<<<<

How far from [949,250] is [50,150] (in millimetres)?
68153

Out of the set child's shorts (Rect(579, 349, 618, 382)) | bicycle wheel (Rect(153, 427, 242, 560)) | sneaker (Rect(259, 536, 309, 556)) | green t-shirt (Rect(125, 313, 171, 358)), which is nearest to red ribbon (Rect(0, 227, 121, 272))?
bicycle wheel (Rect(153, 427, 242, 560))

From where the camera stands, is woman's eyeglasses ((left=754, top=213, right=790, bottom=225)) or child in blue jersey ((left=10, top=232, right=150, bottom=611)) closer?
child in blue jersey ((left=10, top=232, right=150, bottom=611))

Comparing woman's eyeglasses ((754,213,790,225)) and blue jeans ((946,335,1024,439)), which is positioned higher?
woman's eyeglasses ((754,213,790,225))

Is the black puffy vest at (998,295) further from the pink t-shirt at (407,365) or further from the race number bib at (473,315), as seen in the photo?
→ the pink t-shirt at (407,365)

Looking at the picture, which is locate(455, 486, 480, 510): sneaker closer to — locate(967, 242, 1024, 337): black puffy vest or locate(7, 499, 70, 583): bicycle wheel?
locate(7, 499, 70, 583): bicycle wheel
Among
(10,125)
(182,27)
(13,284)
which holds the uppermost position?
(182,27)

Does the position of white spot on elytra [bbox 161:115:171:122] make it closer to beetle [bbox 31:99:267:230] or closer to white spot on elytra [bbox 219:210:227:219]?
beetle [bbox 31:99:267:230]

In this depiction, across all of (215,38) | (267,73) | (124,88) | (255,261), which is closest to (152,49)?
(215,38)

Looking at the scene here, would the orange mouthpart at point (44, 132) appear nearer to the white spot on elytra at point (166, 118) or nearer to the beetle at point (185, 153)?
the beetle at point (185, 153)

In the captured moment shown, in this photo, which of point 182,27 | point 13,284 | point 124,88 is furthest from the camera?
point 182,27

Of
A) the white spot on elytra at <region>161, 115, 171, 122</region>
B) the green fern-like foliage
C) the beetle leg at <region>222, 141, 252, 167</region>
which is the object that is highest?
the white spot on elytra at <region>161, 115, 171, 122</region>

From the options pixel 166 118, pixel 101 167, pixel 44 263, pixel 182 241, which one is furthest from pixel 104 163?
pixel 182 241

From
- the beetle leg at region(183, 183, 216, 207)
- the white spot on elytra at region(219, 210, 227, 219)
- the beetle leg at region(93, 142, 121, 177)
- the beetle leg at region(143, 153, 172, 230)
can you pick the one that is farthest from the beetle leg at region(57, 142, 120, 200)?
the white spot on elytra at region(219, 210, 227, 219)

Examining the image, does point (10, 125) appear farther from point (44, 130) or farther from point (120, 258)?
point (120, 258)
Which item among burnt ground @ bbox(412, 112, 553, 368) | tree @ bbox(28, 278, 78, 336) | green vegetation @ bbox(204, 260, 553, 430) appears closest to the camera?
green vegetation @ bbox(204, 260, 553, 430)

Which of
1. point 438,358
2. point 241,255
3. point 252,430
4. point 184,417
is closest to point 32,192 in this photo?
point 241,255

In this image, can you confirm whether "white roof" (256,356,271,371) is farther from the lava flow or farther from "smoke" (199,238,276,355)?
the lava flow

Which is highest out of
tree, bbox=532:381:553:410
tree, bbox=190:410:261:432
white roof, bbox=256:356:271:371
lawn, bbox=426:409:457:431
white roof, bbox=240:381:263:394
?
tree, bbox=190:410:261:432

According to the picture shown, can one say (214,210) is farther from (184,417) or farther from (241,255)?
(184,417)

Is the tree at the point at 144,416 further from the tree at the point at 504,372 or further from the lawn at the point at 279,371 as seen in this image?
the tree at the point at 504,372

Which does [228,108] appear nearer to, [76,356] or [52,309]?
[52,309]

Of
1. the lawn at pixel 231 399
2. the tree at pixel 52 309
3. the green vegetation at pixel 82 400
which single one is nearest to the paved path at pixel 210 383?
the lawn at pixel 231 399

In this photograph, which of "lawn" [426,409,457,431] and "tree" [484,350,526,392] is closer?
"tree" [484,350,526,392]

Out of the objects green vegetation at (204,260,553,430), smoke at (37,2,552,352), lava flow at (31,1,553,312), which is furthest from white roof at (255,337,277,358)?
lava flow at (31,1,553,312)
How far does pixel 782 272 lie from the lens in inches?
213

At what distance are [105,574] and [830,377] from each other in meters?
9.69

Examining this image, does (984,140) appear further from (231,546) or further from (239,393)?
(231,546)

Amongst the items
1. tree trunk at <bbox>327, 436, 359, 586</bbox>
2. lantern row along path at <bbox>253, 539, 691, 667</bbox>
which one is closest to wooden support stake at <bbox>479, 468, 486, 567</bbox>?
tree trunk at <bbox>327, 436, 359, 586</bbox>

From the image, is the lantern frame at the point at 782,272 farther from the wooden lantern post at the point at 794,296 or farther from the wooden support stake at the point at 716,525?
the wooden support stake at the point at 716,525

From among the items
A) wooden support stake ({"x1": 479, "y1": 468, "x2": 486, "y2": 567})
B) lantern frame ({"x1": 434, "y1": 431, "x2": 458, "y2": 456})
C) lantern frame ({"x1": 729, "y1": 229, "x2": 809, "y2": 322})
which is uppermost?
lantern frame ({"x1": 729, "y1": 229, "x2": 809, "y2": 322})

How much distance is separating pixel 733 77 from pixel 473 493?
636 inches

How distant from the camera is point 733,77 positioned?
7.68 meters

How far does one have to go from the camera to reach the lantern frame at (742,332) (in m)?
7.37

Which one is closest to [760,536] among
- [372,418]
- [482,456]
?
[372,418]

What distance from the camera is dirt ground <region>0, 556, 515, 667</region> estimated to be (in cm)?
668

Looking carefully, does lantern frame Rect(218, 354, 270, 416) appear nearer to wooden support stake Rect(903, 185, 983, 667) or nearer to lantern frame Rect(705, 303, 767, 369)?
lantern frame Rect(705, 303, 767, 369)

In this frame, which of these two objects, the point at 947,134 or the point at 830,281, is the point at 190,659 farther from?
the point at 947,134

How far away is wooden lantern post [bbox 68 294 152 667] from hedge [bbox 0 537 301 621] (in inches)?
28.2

>>>>

DIRECTIVE →
Reproduce each of the rows above verbatim, from the first to the last.

ANSWER TO THIS EXERCISE →
How far from [949,250] is [50,150] (in millimetres)?
68153

Out of the set child's shorts (Rect(579, 349, 618, 382)) | bicycle wheel (Rect(153, 427, 242, 560)) | sneaker (Rect(259, 536, 309, 556)) | green t-shirt (Rect(125, 313, 171, 358)), which is nearest to red ribbon (Rect(0, 227, 121, 272))?
bicycle wheel (Rect(153, 427, 242, 560))

From where the camera stands, is woman's eyeglasses ((left=754, top=213, right=790, bottom=225)) or child in blue jersey ((left=10, top=232, right=150, bottom=611)) closer?
child in blue jersey ((left=10, top=232, right=150, bottom=611))

Comparing woman's eyeglasses ((754,213,790,225)) and blue jeans ((946,335,1024,439)), which is positioned higher?
woman's eyeglasses ((754,213,790,225))

Is the black puffy vest at (998,295) further from the pink t-shirt at (407,365) or further from the race number bib at (473,315), as seen in the photo?
→ the pink t-shirt at (407,365)

Looking at the picture, which is locate(455, 486, 480, 510): sneaker closer to — locate(967, 242, 1024, 337): black puffy vest or locate(7, 499, 70, 583): bicycle wheel?
locate(7, 499, 70, 583): bicycle wheel
Among
(10,125)
(182,27)
(13,284)
which holds the uppermost position?
(182,27)

Does the position of white spot on elytra [bbox 161:115:171:122] make it closer to beetle [bbox 31:99:267:230] or closer to white spot on elytra [bbox 219:210:227:219]?
beetle [bbox 31:99:267:230]

In this depiction, across all of (215,38) | (267,73) | (124,88) | (255,261), which is closest to (152,49)?
(215,38)

Looking at the scene here, would the orange mouthpart at point (44, 132) appear nearer to the white spot on elytra at point (166, 118) or nearer to the beetle at point (185, 153)?
the beetle at point (185, 153)

In the captured moment shown, in this photo, which of point 182,27 | point 13,284 | point 124,88 is furthest from the camera?
point 182,27

Of
A) the white spot on elytra at <region>161, 115, 171, 122</region>
B) the green fern-like foliage
C) the beetle leg at <region>222, 141, 252, 167</region>
which is the object that is highest?
the white spot on elytra at <region>161, 115, 171, 122</region>

From the options pixel 166 118, pixel 101 167, pixel 44 263, pixel 182 241, which one is furthest from pixel 104 163?
pixel 182 241

From
- the beetle leg at region(183, 183, 216, 207)
- the white spot on elytra at region(219, 210, 227, 219)
- the beetle leg at region(93, 142, 121, 177)
- the beetle leg at region(143, 153, 172, 230)
can you pick the one that is farthest from the beetle leg at region(57, 142, 120, 200)?
the white spot on elytra at region(219, 210, 227, 219)

Examining the image, does point (10, 125) appear farther from point (44, 130) or farther from point (120, 258)?
point (120, 258)
Which item among burnt ground @ bbox(412, 112, 553, 368) | tree @ bbox(28, 278, 78, 336) | green vegetation @ bbox(204, 260, 553, 430) appears closest to the camera?
green vegetation @ bbox(204, 260, 553, 430)

Which of
1. point 438,358
2. point 241,255
3. point 252,430
4. point 184,417
is closest to point 32,192 in this photo?
point 241,255

In this image, can you confirm whether "white roof" (256,356,271,371) is farther from the lava flow or farther from "smoke" (199,238,276,355)?
the lava flow

Which is highest out of
tree, bbox=532:381:553:410
tree, bbox=190:410:261:432
white roof, bbox=256:356:271:371
lawn, bbox=426:409:457:431
white roof, bbox=240:381:263:394
?
tree, bbox=190:410:261:432

According to the picture shown, can one say (214,210) is farther from (184,417) or farther from (241,255)?
(184,417)

Is the tree at the point at 144,416 further from the tree at the point at 504,372 or further from the lawn at the point at 279,371 as seen in this image?
the tree at the point at 504,372

Which does [228,108] appear nearer to, [76,356] or [52,309]?
[52,309]

Of
1. the lawn at pixel 231 399
2. the tree at pixel 52 309
3. the green vegetation at pixel 82 400
which single one is nearest to the paved path at pixel 210 383?
the lawn at pixel 231 399

In this photograph, which of "lawn" [426,409,457,431] and "tree" [484,350,526,392] is closer?
"tree" [484,350,526,392]

Out of the objects green vegetation at (204,260,553,430), smoke at (37,2,552,352), lava flow at (31,1,553,312), which is furthest from white roof at (255,337,277,358)?
lava flow at (31,1,553,312)
How far does pixel 782 272 lie from the lens in inches?
213

At what distance are [105,574] and [830,377] from each other in meters?
9.69

Examining this image, does (984,140) appear further from (231,546) or further from (239,393)?
(231,546)

Amongst the items
1. tree trunk at <bbox>327, 436, 359, 586</bbox>
2. lantern row along path at <bbox>253, 539, 691, 667</bbox>
which one is closest to wooden support stake at <bbox>479, 468, 486, 567</bbox>?
tree trunk at <bbox>327, 436, 359, 586</bbox>

From the image, is the lantern frame at the point at 782,272 farther from the wooden lantern post at the point at 794,296 or farther from the wooden support stake at the point at 716,525?
the wooden support stake at the point at 716,525

From among the items
A) wooden support stake ({"x1": 479, "y1": 468, "x2": 486, "y2": 567})
B) lantern frame ({"x1": 434, "y1": 431, "x2": 458, "y2": 456})
C) lantern frame ({"x1": 729, "y1": 229, "x2": 809, "y2": 322})
which is uppermost?
lantern frame ({"x1": 729, "y1": 229, "x2": 809, "y2": 322})

How much distance is separating pixel 733 77 from pixel 473 493?
636 inches

How distant from the camera is point 733,77 positioned?
7.68 meters

How far does one have to go from the camera to reach the lantern frame at (742,332) (in m)?
7.37

Which one is closest to [760,536] among
- [372,418]
- [482,456]
?
[372,418]

What distance from the camera is dirt ground <region>0, 556, 515, 667</region> estimated to be (in cm)?
668

Looking carefully, does lantern frame Rect(218, 354, 270, 416) appear nearer to wooden support stake Rect(903, 185, 983, 667) or nearer to lantern frame Rect(705, 303, 767, 369)?
lantern frame Rect(705, 303, 767, 369)

In this frame, which of these two objects, the point at 947,134 or the point at 830,281, is the point at 190,659 farther from?
the point at 947,134

How far away is wooden lantern post [bbox 68 294 152 667] from hedge [bbox 0 537 301 621] (in inches)?
28.2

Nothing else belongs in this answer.